At the same time, Hong Kong has strengthened its framework for green and infrastructure financing. Further efforts in these areas will help the city cement its position as a global hub for sustainable development and stay at the forefront of new initiatives for sustainable growth and inclusive development.

But to sustain robust economic development and stay resilient, Hong Kong will need to address several significant challenges head-on.

First, Hong Kong’s openness has enabled it to ride the waves of global economic cycles but also renders its economy and financial system vulnerable to recurrent external shocks.

Second, although Hong Kong has a strong competitive edge in several sectors, some of its strengths, such as professional services and trade-related services, will encounter greater competition as other cities in China or countries in the region catch up.

Third, the total resident workforce is projected to decline over time. This necessitates continuous improvements in efficiency and long-term human capital development.

Fourth, socioeconomic inequalities have worsened over time and can adversely affect the city’s economic prospects. Income gaps and socioeconomic disparities have widened and extreme income inequality can depress aggregate demand.

Wage growth has been modest, while housing affordability is a key issue that needs to be addressed urgently.

Fifth, the build-up of financial resources will likely be more modest than before as expenditure needs will expand significantly. Spending on social welfare and health care will rise alongside an aging society.

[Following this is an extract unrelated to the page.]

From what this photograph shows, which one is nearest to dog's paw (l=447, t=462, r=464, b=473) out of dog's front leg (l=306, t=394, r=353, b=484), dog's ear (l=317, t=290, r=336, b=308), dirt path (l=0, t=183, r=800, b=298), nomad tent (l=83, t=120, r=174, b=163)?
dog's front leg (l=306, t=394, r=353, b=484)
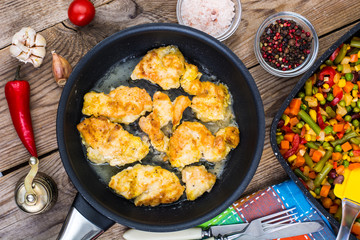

There is also a need to ramp up spending on public housing supply and infrastructure development over the longer term.

There are also policy areas that Hong Kong should further emphasize to bolster future growth and resilience.

With its strong entrepreneurial base, skilled workforce and tech-savvy graduates, Hong Kong should leverage technology and innovation to raise productivity and thrive amid the global transition to the new economy.

Hong Kong should also further deepen its links with mainland China and the region. Joining the Regional Comprehensive Economic Partnership (RCEP) will be an important step because membership will boost trade and investment and attract foreign workers with specialized skills and expertise.

Hong Kong should explore ways to increase fiscal revenue to help anchor resilience and expand policy space for greater growth and job creation.

It is also critical to sustain progress in addressing socioeconomic inequalities through creating more supportive conditions for the young, safeguarding livelihoods and employability, providing solid safety nets and increasing the supply of affordable housing.

Policy efforts in these areas would better foster social cohesion and improve Hong Kong’s growth outcomes.

A few decades ago, Hong Kong emerged as one of the four Asian tigers, alongside South Korea, Singapore and Taiwan. Despite several shocks in the past few years, its economy and financial system have remained resilient, reflecting strong macro foundations and sound policies.

As the ASEAN+3 region looks to emerge strongly from the pandemic-induced downturn, Hong Kong has the resources, know-how and entrepreneurial spirit to address challenges, strengthen growth drivers and enhance socioeconomic development for the long term.